--- Task statement ---
Where a line in the records below includes "charset", pull that line out.

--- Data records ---
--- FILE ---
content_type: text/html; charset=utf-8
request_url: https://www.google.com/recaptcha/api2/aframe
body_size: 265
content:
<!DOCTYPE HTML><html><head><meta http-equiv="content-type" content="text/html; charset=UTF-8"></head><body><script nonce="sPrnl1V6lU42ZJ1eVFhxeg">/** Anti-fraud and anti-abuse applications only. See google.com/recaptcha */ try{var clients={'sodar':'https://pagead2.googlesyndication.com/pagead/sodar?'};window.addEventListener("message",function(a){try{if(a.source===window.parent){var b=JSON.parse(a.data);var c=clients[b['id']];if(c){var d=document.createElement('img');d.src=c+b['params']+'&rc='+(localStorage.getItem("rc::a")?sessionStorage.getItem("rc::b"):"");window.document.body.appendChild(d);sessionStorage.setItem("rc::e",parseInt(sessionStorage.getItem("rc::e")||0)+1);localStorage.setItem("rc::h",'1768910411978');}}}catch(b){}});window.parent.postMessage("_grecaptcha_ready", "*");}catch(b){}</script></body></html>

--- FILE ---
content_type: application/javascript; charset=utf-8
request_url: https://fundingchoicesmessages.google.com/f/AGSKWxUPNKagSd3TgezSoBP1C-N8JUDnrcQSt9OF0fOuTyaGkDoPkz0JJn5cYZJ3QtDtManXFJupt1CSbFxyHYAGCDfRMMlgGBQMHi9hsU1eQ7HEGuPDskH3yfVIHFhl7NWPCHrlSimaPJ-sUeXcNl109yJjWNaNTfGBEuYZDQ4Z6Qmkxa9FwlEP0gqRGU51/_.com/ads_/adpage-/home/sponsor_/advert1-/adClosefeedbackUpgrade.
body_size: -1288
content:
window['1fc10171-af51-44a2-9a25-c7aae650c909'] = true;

==

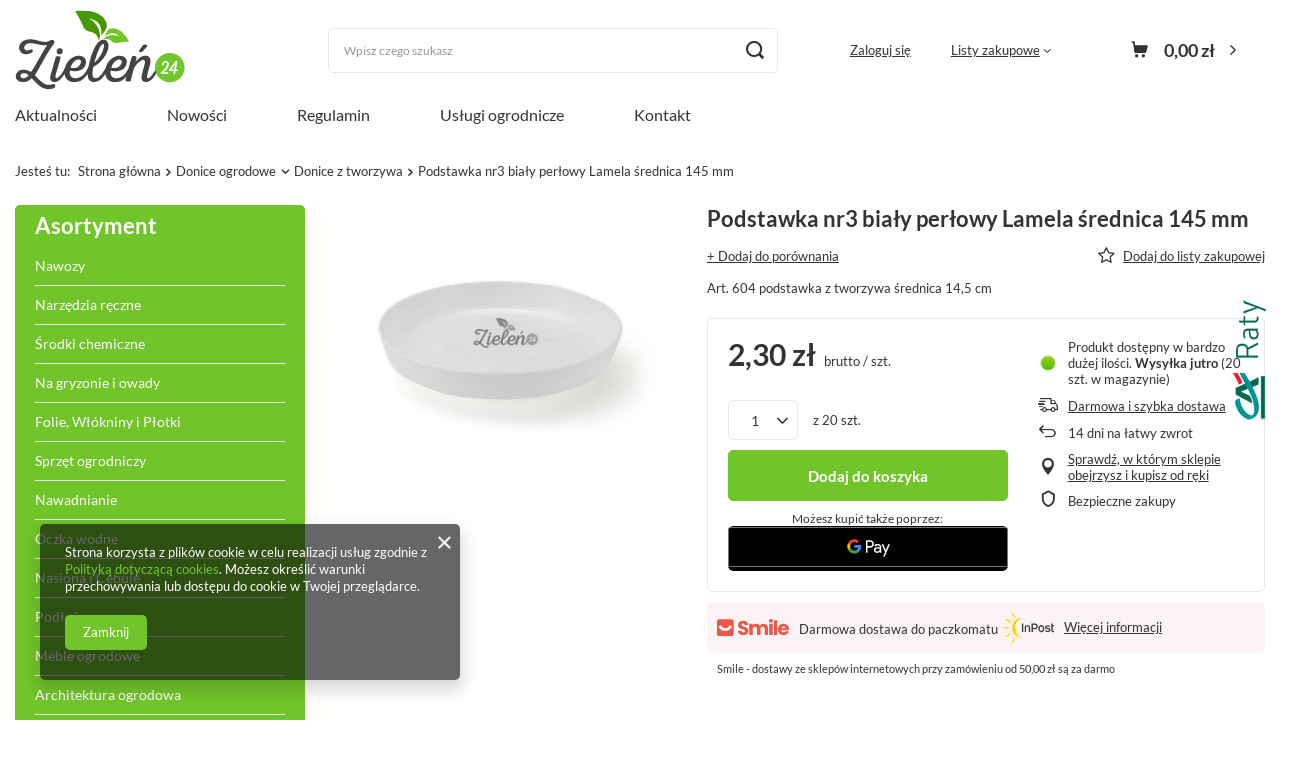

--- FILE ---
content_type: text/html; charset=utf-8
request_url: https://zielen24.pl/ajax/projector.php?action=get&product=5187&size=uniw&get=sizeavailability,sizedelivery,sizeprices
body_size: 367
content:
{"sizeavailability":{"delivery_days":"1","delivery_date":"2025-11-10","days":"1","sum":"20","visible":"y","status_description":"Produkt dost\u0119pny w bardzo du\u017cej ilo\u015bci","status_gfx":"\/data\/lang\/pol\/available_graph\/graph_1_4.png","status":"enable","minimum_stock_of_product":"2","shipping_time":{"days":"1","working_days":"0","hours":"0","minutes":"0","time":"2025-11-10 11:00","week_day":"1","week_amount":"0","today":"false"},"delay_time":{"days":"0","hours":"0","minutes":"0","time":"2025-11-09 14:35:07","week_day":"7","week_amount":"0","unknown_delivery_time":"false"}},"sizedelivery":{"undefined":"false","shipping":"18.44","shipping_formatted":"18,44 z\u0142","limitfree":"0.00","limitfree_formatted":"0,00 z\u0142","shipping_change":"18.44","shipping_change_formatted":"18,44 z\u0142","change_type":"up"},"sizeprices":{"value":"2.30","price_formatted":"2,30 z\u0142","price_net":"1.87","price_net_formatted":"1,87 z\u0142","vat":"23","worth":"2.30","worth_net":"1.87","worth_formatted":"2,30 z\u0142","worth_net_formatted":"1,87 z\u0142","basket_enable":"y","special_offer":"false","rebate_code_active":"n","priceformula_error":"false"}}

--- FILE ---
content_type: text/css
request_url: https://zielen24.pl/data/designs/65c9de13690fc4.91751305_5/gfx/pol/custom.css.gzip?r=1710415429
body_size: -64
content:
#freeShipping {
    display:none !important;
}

--- The completed task ---
content_type: text/html; charset=utf-8
<!DOCTYPE HTML><html><head><meta http-equiv="content-type" content="text/html; charset=UTF-8"></head><body><script nonce="sPrnl1V6lU42ZJ1eVFhxeg">/** Anti-fraud and anti-abuse applications only. See google.com/recaptcha */ try{var clients={'sodar':'https://pagead2.googlesyndication.com/pagead/sodar?'};window.addEventListener("message",function(a){try{if(a.source===window.parent){var b=JSON.parse(a.data);var c=clients[b['id']];if(c){var d=document.createElement('img');d.src=c+b['params']+'&rc='+(localStorage.getItem("rc::a")?sessionStorage.getItem("rc::b"):"");window.document.body.appendChild(d);sessionStorage.setItem("rc::e",parseInt(sessionStorage.getItem("rc::e")||0)+1);localStorage.setItem("rc::h",'1768910411978');}}}catch(b){}});window.parent.postMessage("_grecaptcha_ready", "*");}catch(b){}</script></body></html>
content_type: application/javascript; charset=utf-8
content_type: text/html; charset=utf-8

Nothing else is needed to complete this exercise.